#### Task goal:
Repeat every entry in full. Match each line exactly.

#### Data provided:
-- Opening Marker --

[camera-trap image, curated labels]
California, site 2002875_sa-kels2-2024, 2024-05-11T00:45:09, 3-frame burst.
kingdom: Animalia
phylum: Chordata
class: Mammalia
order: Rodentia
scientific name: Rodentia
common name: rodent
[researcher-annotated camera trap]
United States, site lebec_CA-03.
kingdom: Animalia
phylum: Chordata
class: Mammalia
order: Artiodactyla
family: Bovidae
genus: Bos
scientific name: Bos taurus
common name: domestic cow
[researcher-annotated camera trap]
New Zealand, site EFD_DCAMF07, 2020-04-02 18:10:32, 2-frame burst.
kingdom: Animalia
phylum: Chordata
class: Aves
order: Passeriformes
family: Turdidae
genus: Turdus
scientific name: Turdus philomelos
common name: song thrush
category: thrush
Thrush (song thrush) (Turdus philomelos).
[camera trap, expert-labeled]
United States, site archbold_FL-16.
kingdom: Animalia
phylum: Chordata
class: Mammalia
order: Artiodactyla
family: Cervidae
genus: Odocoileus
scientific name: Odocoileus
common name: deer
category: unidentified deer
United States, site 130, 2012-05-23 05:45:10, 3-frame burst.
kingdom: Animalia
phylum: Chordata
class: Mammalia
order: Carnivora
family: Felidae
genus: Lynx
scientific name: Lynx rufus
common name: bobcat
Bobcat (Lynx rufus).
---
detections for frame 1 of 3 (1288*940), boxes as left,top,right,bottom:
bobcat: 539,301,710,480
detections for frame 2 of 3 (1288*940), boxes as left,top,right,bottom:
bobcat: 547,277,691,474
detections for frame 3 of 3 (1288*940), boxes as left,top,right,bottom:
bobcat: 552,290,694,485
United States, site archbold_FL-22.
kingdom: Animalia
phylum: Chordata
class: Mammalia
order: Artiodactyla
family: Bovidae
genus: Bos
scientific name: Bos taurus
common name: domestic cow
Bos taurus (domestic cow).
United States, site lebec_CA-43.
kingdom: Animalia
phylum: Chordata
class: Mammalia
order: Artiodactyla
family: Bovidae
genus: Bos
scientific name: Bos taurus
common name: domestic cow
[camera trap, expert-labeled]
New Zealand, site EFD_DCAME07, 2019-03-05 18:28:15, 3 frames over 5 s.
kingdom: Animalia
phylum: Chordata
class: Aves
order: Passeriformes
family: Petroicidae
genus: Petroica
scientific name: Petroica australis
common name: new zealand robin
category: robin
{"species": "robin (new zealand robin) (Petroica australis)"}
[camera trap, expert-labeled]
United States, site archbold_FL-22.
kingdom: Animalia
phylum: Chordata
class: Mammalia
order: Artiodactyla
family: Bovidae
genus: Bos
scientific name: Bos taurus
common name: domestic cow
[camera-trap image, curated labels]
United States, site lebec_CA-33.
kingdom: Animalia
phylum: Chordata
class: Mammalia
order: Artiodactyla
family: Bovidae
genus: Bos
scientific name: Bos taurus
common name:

-- Closing Marker --

#### Expected answer:
[camera-trap image, curated labels]
California, site 2002875_sa-kels2-2024, 2024-05-11T00:45:09, 3-frame burst.
kingdom: Animalia
phylum: Chordata
class: Mammalia
order: Rodentia
scientific name: Rodentia
common name: rodent
[researcher-annotated camera trap]
United States, site lebec_CA-03.
kingdom: Animalia
phylum: Chordata
class: Mammalia
order: Artiodactyla
family: Bovidae
genus: Bos
scientific name: Bos taurus
common name: domestic cow
[researcher-annotated camera trap]
New Zealand, site EFD_DCAMF07, 2020-04-02 18:10:32, 2-frame burst.
kingdom: Animalia
phylum: Chordata
class: Aves
order: Passeriformes
family: Turdidae
genus: Turdus
scientific name: Turdus philomelos
common name: song thrush
category: thrush
Thrush (song thrush) (Turdus philomelos).
[camera trap, expert-labeled]
United States, site archbold_FL-16.
kingdom: Animalia
phylum: Chordata
class: Mammalia
order: Artiodactyla
family: Cervidae
genus: Odocoileus
scientific name: Odocoileus
common name: deer
category: unidentified deer
United States, site 130, 2012-05-23 05:45:10, 3-frame burst.
kingdom: Animalia
phylum: Chordata
class: Mammalia
order: Carnivora
family: Felidae
genus: Lynx
scientific name: Lynx rufus
common name: bobcat
Bobcat (Lynx rufus).
---
detections for frame 1 of 3 (1288*940), boxes as left,top,right,bottom:
bobcat: 539,301,710,480
detections for frame 2 of 3 (1288*940), boxes as left,top,right,bottom:
bobcat: 547,277,691,474
detections for frame 3 of 3 (1288*940), boxes as left,top,right,bottom:
bobcat: 552,290,694,485
United States, site archbold_FL-22.
kingdom: Animalia
phylum: Chordata
class: Mammalia
order: Artiodactyla
family: Bovidae
genus: Bos
scientific name: Bos taurus
common name: domestic cow
Bos taurus (domestic cow).
United States, site lebec_CA-43.
kingdom: Animalia
phylum: Chordata
class: Mammalia
order: Artiodactyla
family: Bovidae
genus: Bos
scientific name: Bos taurus
common name: domestic cow
[camera trap, expert-labeled]
New Zealand, site EFD_DCAME07, 2019-03-05 18:28:15, 3 frames over 5 s.
kingdom: Animalia
phylum: Chordata
class: Aves
order: Passeriformes
family: Petroicidae
genus: Petroica
scientific name: Petroica australis
common name: new zealand robin
category: robin
{"species": "robin (new zealand robin) (Petroica australis)"}
[camera trap, expert-labeled]
United States, site archbold_FL-22.
kingdom: Animalia
phylum: Chordata
class: Mammalia
order: Artiodactyla
family: Bovidae
genus: Bos
scientific name: Bos taurus
common name: domestic cow
[camera-trap image, curated labels]
United States, site lebec_CA-33.
kingdom: Animalia
phylum: Chordata
class: Mammalia
order: Artiodactyla
family: Bovidae
genus: Bos
scientific name: Bos taurus
common name:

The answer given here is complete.